§ Instructions to follow
Apart from the images, repeat the data below exactly as written.

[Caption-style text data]

◆ ◆ ◆ ◆

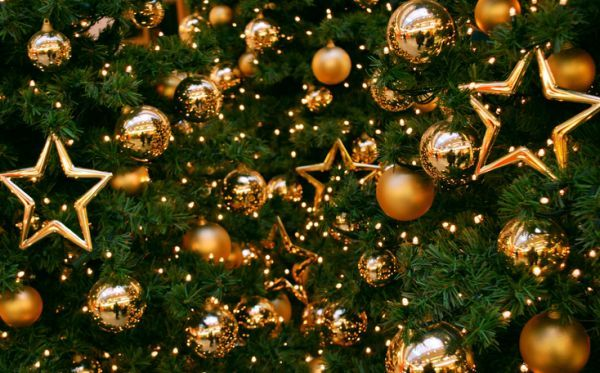 Gold Christmas tree ornaments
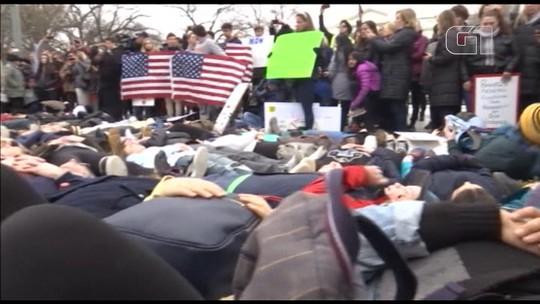 Estudantes se deitam em frente à Casa Branca para pedir controle de armas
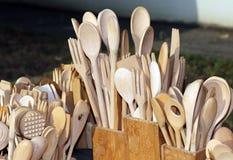 Cucchiai e forchette nell'officina di legno dell'artigiano Fotografia Stock Libera da Diritti
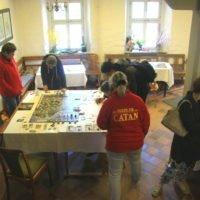 Spiele aus dem Bereich - Der Hobbit und Herr der Ringe - wurden an den Hobbittagen der Veste Otzberg durch Spielleiter der Firma Kosmos-Spiele erkl+ñrt und vorgestellt
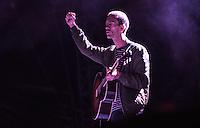 CIUDAD DE MEXICO, D.F. 21 Noviembre.- Richard Ashcroft durante el festival Corona Capital 2015 en el Autodromo Hermanos Rodríguez de la Ciudad de México, el 21 de noviembre de 2015.  FOTO: ALEJANDRO MELENDEZ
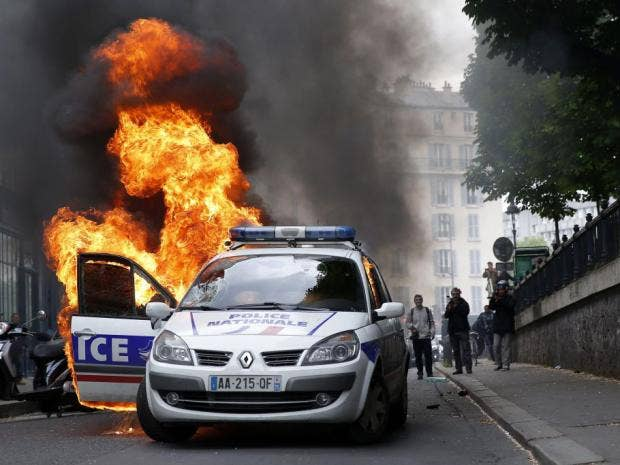 Police Car Set Alight As French Cops Demonstrate Against Anti - Police car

◆ ◆ ◆ ◆

§ Solved exercise
 Gold Christmas tree ornaments
 Estudantes se deitam em frente à Casa Branca para pedir controle de armas
 Cucchiai e forchette nell'officina di legno dell'artigiano Fotografia Stock Libera da Diritti
 Spiele aus dem Bereich - Der Hobbit und Herr der Ringe - wurden an den Hobbittagen der Veste Otzberg durch Spielleiter der Firma Kosmos-Spiele erkl+ñrt und vorgestellt
 CIUDAD DE MEXICO, D.F. 21 Noviembre.- Richard Ashcroft durante el festival Corona Capital 2015 en el Autodromo Hermanos Rodríguez de la Ciudad de México, el 21 de noviembre de 2015.  FOTO: ALEJANDRO MELENDEZ
 Police Car Set Alight As French Cops Demonstrate Against Anti - Police car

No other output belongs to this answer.